Der tägliche Hol mit dem Manta-Trawl zählt definitiv zu den Highlights jedes Segeltags. „Expedition Zero“ nennen die beiden ihre Unternehmung spaßeshalber, angelehnt an ihren Schiffsnamen. Nach Mikroplastik zu fischen bedeutet nicht nur, den Manta-Trawl an seinem Baum neben dem Schiff herzuziehen. Ein Datenblatt muss sorgfältig ausgefüllt werden, die Geschwindigkeit während des Hols wird streng bei 2,5 Knoten gehalten und es wird für exakt 30 Minuten Mikroplastik aus dem Oberflächenwasser gefiltert. Nach der Rückkehr nach Kiel werden die Proben dem Verein OEOO Kiel übergeben, von dem sie mithilfe eines „Spectrum Two“ von Perkin Elmer, das ein so genanntes FT-IR Spektrometer ist, analysiert werden sollen.

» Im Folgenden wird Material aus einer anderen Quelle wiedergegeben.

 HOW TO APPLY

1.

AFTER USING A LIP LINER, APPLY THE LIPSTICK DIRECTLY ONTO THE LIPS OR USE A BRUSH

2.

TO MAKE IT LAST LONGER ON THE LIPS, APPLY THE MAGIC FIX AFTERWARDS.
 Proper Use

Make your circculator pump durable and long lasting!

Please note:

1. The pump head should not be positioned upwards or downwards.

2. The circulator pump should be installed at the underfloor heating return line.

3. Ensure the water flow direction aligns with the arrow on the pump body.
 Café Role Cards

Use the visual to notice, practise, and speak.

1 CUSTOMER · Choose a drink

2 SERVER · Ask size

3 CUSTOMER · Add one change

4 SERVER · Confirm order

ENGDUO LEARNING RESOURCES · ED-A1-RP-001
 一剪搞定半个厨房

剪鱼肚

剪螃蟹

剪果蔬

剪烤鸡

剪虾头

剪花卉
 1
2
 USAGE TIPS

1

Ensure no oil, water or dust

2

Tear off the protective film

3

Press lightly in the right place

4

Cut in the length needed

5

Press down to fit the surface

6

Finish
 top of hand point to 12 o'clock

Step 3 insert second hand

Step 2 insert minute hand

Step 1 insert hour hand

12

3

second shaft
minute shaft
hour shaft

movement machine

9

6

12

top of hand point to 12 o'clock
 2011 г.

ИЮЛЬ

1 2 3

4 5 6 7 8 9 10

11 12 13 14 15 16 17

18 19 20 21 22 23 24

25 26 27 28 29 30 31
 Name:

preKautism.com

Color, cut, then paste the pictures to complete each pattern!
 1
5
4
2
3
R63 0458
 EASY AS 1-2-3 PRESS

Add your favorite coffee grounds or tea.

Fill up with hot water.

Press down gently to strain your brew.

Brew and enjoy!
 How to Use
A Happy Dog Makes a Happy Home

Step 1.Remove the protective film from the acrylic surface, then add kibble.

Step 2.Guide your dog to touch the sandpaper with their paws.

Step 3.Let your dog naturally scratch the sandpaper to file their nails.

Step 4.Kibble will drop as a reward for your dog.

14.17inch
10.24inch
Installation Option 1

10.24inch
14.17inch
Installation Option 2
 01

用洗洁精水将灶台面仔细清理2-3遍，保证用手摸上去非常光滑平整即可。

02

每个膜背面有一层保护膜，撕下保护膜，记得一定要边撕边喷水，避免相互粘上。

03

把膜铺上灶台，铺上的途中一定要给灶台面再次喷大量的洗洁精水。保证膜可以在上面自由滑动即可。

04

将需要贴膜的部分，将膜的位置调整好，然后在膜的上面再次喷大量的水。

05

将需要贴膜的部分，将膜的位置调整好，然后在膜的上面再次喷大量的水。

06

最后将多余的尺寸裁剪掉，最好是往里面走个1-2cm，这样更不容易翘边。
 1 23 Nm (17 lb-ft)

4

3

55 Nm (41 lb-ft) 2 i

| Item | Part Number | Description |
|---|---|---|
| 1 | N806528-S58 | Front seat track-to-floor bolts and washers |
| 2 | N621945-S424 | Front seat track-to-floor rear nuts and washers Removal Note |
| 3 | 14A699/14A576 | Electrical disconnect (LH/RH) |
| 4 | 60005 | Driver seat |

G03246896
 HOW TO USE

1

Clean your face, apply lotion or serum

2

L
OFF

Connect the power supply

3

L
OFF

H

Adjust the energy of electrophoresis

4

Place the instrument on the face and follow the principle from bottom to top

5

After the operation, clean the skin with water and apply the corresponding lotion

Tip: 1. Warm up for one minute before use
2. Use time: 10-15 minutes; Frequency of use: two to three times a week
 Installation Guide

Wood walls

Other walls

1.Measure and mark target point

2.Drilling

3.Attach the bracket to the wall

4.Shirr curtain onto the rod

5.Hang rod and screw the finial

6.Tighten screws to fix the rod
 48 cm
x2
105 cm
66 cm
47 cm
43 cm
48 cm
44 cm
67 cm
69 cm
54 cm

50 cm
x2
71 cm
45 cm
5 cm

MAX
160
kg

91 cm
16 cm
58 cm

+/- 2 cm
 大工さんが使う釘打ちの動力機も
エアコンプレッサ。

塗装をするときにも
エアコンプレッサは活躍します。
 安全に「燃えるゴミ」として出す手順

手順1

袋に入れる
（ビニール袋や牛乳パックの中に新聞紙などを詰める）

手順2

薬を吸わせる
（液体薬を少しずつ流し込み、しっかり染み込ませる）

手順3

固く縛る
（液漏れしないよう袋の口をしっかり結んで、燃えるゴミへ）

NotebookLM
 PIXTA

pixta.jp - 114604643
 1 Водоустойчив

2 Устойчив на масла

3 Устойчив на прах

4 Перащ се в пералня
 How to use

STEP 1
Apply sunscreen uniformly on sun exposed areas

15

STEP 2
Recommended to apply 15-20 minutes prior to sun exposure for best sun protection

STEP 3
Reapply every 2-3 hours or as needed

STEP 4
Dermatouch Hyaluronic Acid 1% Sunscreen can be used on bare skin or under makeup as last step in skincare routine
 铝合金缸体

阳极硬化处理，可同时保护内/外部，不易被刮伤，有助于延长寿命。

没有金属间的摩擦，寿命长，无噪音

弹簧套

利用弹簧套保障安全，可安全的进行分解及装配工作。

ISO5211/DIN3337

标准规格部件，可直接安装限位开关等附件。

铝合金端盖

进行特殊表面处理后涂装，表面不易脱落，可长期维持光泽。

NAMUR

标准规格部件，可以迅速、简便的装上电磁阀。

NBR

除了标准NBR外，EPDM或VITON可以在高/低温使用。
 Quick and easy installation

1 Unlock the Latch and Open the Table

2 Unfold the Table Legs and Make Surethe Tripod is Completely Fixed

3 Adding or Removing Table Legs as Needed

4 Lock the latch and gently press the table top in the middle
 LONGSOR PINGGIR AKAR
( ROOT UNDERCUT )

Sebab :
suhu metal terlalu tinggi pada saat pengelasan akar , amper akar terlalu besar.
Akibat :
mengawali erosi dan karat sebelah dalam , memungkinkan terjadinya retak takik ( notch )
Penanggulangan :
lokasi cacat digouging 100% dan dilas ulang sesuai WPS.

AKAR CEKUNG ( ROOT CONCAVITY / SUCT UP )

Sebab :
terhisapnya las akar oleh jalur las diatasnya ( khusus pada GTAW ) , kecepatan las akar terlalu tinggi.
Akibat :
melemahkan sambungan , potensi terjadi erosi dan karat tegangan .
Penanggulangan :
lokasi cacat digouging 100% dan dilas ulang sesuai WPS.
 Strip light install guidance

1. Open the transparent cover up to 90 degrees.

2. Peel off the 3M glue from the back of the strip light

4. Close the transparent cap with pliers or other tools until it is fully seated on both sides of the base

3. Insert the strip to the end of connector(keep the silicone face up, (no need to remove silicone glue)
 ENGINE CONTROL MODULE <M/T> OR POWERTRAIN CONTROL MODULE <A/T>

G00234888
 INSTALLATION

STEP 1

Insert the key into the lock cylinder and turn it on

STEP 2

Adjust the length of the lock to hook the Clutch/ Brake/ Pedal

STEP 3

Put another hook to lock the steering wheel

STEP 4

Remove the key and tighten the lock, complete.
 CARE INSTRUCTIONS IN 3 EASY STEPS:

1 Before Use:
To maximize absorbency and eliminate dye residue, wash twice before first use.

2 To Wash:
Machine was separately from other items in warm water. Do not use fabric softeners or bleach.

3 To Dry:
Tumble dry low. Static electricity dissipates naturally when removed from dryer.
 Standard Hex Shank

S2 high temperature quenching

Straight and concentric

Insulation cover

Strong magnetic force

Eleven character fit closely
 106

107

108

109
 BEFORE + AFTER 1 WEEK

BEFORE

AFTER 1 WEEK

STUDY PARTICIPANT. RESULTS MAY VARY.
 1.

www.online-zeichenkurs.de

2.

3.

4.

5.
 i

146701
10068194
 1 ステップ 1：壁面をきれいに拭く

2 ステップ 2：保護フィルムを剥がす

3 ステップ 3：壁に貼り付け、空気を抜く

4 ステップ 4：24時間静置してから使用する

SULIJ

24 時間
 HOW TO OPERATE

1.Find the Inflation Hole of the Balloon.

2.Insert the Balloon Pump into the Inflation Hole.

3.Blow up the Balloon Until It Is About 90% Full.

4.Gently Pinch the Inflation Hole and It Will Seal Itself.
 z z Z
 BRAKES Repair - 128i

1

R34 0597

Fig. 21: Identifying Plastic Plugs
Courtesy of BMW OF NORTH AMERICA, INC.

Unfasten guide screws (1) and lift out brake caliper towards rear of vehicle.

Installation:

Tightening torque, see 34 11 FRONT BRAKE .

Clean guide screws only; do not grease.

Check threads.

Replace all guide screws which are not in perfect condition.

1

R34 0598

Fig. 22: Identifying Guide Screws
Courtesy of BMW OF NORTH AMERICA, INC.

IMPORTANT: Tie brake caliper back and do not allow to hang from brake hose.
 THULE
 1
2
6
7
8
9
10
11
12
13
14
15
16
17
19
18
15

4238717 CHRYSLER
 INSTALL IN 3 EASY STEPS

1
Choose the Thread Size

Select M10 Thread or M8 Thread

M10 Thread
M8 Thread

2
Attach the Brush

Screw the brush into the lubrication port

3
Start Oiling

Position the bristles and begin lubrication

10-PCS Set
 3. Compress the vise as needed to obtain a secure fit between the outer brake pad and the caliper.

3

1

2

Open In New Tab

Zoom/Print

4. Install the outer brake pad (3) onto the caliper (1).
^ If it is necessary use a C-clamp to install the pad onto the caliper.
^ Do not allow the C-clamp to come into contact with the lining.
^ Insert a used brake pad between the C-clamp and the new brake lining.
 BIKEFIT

Für die geneigten (Hobby-) Wissenschaftler*innen: Bei der Fourier-Transformations-Infrarotspektroskopie (FTIR) wird ein Infrarotspektrum gemessen, dass entweder von einem Festkörper, einer Flüssigkeit oder einem Gas absorbiert oder emittiert wird. Dieses Infrarotspektrum wird im Fall von Mikroplastikproben mit einer Datenbank verglichen, in der bereits die Spektralbereiche für eine Vielzahl von Plastiksorten hinterlegt ist. So kann nicht nur festgestellt werden, ob es sich bei dem untersuchten Partikel überhaupt um Mikroplastik handelt, sondern im besten Fall direkt das Plastikpolymer bestimmt werden. Der Verein betreibt außerdem das Müllsammelschiff „Seekuh“ und erhält normalerweise Proben in 10 Liter Kanistern von Handelsschiffen, die die europäische Atlantikküste abfahren. Daher sind die Proben aus der Ostsee von der Expedition Zero auch für OEOO ziemlich interessant.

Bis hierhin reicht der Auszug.